Overall, NiSource serves over 4 million customers and has more than $9 billion in assets.

NiSource profits from the price of gas increasing in a couple of ways. One way is through its non-utility segment, which includes natural gas exploration and production.

When the price of natural gas increases, NiSource’s exploration and production business becomes more profitable as they can sell the natural gas they produce at a higher price.

Another way NiSource can profit from an increase in the price of gas is through its Gas Distribution segment.

When the price of natural gas increases, NiSource’s costs for purchasing the gas also increase, but they are able to pass those increased costs on to their customers through higher rates. This allows NiSource to earn a higher margin on the gas it sells, which in turn increases its profits.

NI currently yields 3.37%. This is more than its historical 3% 10 year median yield.

NI MAD Chart

NI MAD Chart (Dividend Freedom Tribe)

Based on our model, stocks with this yield need to grow the dividend 5.6% to 8.1% to be satisfying investments.

NI has been growing the dividend at a steady 6.8%-7% rate, and given management’s commitment to 5% to 7% growth, I don’t see it growing much faster than that.

So Ideally I’d like to see a price which is a bit below the current price. While $28 would be an OK price, it would only have great value at $25 and below.

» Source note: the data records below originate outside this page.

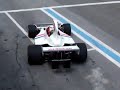 Circuito de Guadix. HESKETH 308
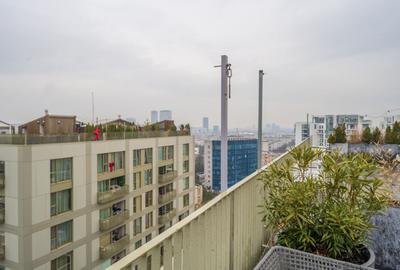 Penthouse de inchiriat in Aviatiei Park | Comision 0% - 32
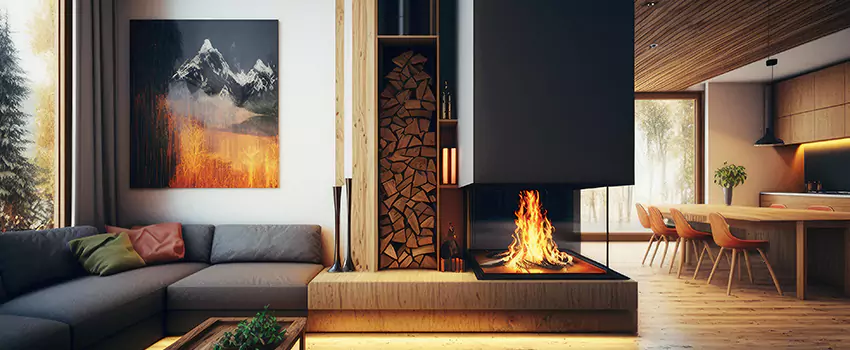 Fixing Electric Fireplace Problem in New London, Connecticut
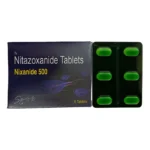 Nixanide 500 mg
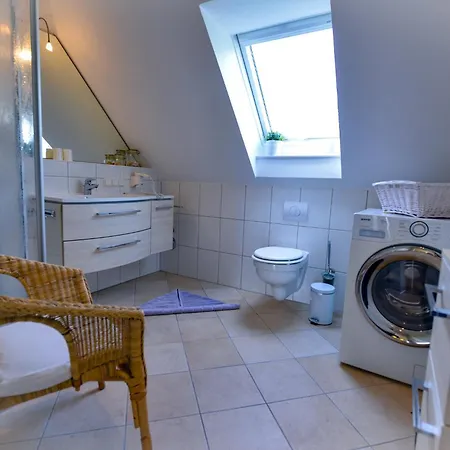 شقة Flockengrund B86b كوكسهافن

Finally, EOG Resources (EOG) is once again yielding 2.5% following the latest 11% dividend increase.

EOG MAD Chart 5y

EOG MAD Chart 5y (Dividend Freedom Tribe)

The company has brilliant assets all across the US for oil and natural gas. I always say whenever EOG yields 2.5% or more, it is a buy. I only displayed the MAD chart for 5 years above, as it gives a better picture of EOG’s valuation in the past few years.

The limit between the dark blue and the light blue shows a 2.5% yield.

Buying EOG up to $131 is a good idea.

Conclusion

Between political agendas, corporate influence of the media’s discourse, and constraints to change while remaining relevant, the green transition is full of traps.

A safe way to approach the issue is to buy assets which we will be constrained to use, (or in NEE’s case, to promote) in order to adapt.

We’re in for a bumpy ride, as we have been asked to take for granted what appears to be a Pandora’s box of complications. Hold on tight.